Through the pandemic, there has been too much political focus on making the data look good—rather than on science

MP Pragya Singh Thakur claims she has avoided covid-19 because she drinks cow urine daily.
MP Pragya Singh Thakur claims she has avoided covid-19 because she drinks cow urine daily. (Getty Images)

Mind the gap.

Once the only gap we worried about was the one between the train doors and station platforms at tube stations across the world, from the London Underground to the Singapore MRT. These days, though, the only gap we are obsessed with is the one between vaccine doses.

As India struggles against both a vaccine shortage and a rampaging covid-19 variant, the government has decided to increase the gap between doses of Covishield, the major vaccine being rolled out, from six-eight weeks to 12-16.

Meanwhile, the British government is reducing the gap between doses, specifically for the 50-plus category and those clinically vulnerable because of B.1.617.2, the so-called Indian variant. “The race between our vaccination programme and the virus may be about to become a great deal tighter,” said British Prime Minister Boris Johnson.

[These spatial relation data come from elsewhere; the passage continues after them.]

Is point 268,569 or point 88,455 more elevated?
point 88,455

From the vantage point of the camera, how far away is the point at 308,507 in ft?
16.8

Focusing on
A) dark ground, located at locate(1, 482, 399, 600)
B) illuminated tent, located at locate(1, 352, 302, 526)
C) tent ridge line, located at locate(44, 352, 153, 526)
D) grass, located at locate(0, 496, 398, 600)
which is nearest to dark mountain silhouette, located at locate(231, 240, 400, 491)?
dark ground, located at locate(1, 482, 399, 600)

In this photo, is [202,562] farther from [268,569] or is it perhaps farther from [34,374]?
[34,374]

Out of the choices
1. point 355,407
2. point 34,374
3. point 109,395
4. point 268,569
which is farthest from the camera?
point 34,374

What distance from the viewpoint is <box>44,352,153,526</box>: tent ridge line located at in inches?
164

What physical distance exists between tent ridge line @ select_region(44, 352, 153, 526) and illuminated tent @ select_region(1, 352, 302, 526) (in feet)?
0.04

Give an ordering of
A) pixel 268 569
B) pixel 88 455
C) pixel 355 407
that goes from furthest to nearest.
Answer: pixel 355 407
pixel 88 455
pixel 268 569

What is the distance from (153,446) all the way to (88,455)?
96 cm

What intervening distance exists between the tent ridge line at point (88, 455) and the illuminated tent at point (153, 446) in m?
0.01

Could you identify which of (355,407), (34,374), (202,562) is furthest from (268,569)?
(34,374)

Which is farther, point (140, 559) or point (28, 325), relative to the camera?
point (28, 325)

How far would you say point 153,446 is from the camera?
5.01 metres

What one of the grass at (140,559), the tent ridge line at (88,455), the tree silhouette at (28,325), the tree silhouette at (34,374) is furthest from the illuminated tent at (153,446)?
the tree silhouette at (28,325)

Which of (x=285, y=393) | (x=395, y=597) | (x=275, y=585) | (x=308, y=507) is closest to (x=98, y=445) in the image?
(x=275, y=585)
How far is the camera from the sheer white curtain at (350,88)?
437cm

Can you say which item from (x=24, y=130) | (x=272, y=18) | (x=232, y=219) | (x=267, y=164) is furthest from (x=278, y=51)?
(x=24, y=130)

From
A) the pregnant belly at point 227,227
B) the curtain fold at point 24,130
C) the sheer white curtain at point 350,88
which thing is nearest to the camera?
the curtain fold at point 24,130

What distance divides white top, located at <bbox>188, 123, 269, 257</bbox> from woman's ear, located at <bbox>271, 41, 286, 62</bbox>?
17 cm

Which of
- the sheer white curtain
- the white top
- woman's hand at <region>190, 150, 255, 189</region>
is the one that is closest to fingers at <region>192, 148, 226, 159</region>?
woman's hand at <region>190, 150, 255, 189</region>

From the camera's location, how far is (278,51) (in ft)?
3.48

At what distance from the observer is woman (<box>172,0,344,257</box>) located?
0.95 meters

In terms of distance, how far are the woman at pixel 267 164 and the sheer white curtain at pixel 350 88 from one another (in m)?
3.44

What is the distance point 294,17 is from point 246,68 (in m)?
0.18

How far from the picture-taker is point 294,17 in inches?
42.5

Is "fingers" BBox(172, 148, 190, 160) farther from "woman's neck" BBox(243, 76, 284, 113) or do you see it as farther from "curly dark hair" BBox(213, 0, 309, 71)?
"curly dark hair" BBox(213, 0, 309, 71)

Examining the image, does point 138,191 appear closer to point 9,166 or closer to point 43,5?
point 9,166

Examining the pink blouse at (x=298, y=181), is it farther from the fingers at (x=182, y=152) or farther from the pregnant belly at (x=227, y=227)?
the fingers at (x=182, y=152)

Thus, in response to the same virus variant, one country is increasing the gap, another is decreasing it. We may be minding the gap, but who is minding the science?

The World Health Organization (WHO) should be. The apex body spearheading the world’s scientific response seems to have had its own blinders on when it comes to science. The Independent Panel for Pandemic Preparedness and Response didn’t shy away from blaming WHO, along with member states, for what it called a “preventable pandemic”. It said it could not understand why, after the initial discovery of unknown origin pneumonia cases in December 2019, a WHO expert committee waited until 30 January 2020 to declare it a Public Health Emergency of International Concern, or PHEIC. It also said, “Countries with the poorest results in addressing covid-19 had uncoordinated approaches that devalued science, denied the potential impact of the pandemic, delayed comprehensive action, and allowed distrust to undermine efforts.”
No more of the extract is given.